Ma c’è di più: risulta leale la condotta di un calciatore che nega il grave addebito invocando addirittura i propri figli (cfrhttps://www.youtube.com/shorts/7B2D_zAv4qs), nonostante – come riferito nel Comunicato Ufficiale n. 399/AA – il fatto “risulta evidente dalle immagini televisive, di piena garanzia tecnica e documentale”?
Dovrebbe essere stigmatizzata e sanzionata autonomamente proprio la condotta successivamente tenuta, allorquando per rendere credibile la propria tesi di fronte alla pubblica opinione ci si permette di coinvolgere i propri figli e valori sacri come l’educazione e l’esempio: è questo fatto, in sé, a rendere ancor più deplorevole la condotta, non in linea con i doveri di “lealtà (non solo) sportiva” cui un calciatore deve sempre informare i propri comportamenti: non si può simulare in campo, ma men che meno fuori dal campo!
Insomma, illecito (regolamentare) su illecito (etico-comportamentale)!
Come noto, la “ lealtà sportiva” costituisce una clausola generale che si sostanzia, da un lato, in una regola di comportamento oggettivamente valutabile e, dall’altro, in un parametro di legittimità del comportamento in concreto tenuto da ciascun associato e affiliato all’ordinamento sportivo.

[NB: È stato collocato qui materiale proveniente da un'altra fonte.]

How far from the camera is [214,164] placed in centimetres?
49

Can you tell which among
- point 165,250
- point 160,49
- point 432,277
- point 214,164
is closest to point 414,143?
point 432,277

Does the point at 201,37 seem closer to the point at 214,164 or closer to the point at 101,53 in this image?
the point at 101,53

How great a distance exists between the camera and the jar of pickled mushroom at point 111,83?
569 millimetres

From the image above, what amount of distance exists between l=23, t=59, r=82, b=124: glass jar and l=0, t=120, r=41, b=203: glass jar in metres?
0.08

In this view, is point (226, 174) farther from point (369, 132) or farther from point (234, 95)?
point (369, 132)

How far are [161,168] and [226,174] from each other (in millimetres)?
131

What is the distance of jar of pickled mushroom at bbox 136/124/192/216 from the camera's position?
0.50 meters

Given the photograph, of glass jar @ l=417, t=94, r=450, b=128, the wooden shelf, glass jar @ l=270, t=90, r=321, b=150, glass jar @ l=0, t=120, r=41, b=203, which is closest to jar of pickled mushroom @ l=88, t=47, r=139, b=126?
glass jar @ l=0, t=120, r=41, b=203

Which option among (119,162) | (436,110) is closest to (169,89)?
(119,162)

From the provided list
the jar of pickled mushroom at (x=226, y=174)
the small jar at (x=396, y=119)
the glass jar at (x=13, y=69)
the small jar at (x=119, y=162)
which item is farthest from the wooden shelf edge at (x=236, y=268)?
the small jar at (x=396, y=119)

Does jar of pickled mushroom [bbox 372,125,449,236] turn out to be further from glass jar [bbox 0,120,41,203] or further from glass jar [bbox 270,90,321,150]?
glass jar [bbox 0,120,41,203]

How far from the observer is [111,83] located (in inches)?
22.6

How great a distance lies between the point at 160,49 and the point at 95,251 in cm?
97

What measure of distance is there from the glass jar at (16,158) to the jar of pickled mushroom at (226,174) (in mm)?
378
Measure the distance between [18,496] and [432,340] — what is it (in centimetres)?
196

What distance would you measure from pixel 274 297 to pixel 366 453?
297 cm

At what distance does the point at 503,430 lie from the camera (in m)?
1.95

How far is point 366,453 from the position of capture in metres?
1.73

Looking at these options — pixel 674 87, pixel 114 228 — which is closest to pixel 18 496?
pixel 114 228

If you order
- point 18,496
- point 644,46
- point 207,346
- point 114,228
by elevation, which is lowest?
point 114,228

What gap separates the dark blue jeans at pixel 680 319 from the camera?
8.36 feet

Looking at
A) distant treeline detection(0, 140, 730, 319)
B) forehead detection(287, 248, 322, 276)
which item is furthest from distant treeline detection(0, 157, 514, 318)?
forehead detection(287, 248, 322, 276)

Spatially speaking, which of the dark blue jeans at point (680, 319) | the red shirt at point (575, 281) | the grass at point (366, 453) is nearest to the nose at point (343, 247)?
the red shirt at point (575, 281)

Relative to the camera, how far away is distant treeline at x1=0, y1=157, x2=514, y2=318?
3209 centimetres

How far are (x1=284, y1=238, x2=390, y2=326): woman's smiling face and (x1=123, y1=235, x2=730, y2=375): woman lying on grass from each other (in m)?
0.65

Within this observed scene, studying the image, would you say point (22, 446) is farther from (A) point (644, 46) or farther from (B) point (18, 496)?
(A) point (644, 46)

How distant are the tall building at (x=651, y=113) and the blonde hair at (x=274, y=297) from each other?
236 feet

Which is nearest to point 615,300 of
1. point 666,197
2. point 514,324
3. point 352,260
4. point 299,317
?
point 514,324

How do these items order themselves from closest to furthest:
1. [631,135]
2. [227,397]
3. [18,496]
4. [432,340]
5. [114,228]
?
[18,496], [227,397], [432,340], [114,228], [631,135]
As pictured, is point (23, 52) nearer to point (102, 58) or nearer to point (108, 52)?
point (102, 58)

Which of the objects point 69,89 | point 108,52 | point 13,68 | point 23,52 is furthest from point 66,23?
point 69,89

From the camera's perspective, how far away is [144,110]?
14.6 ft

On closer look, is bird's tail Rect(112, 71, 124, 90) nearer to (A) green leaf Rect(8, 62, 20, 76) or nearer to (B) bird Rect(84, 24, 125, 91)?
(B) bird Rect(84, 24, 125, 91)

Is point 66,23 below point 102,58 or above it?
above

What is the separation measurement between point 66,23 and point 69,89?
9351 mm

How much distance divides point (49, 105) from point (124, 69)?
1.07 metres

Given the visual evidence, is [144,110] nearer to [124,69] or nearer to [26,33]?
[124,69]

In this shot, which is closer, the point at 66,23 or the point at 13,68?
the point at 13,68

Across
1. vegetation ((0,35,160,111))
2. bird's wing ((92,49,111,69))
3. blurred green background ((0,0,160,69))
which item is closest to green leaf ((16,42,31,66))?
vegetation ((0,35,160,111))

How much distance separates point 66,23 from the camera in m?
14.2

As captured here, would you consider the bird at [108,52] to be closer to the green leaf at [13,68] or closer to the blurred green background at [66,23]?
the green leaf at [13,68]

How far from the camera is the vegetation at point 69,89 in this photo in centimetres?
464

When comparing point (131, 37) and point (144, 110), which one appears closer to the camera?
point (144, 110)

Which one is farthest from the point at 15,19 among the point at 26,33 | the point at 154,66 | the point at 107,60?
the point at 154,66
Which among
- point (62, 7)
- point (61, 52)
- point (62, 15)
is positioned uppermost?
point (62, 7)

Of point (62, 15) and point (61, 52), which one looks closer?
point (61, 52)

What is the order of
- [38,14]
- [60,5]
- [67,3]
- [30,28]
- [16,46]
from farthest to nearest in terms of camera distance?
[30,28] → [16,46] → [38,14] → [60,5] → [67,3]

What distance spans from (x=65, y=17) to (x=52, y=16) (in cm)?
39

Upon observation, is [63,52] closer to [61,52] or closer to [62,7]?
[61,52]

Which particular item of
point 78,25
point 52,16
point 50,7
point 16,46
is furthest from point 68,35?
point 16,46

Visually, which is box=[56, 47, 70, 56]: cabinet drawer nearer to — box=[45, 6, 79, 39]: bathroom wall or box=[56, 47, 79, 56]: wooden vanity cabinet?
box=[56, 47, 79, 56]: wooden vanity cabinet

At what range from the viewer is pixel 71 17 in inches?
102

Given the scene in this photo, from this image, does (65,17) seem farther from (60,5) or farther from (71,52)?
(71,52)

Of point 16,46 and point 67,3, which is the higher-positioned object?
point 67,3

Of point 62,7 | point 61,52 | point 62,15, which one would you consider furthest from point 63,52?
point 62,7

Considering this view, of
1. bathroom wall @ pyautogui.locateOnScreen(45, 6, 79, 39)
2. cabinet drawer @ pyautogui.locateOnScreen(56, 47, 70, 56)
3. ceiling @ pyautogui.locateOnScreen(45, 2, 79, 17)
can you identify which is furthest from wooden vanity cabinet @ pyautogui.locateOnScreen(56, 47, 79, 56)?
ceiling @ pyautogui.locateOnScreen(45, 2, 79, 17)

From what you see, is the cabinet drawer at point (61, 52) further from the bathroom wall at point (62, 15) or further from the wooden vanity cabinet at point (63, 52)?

Proprio il carattere necessariamente ampio ed elastico della clausola generale in esame comporta, sul piano della fattispecie astratta, un’attenuazione dei principi di legalità e tipicità dell’illecito sportivo (cd “principio di indeterminatezza ” dell’illecito sportivo), che richiede l’ individuazione volta per volta, in base alle circostanze del caso concreto, del precetto specificatamente violato (CFA, Sezione I, n. 77/2019-2020), giuridicamente rilevante, al fine di ricostruire la regola comportamentale che si sarebbe dovuta tenere.
A nostro avviso, quindi, il coinvolgimento dei figli per negare un fatto evidente e riconosciuto una volta posto al cospetto della Giustizia Sportiva, avrebbe meritato una ulteriore sanzione, ben più significativa, ai sensi dell’art. 4 del Codice della Giustizia Sportiva, perché, oltre che diseducativo, è assolutamente sleale negare sulla “testa dei propri figli”.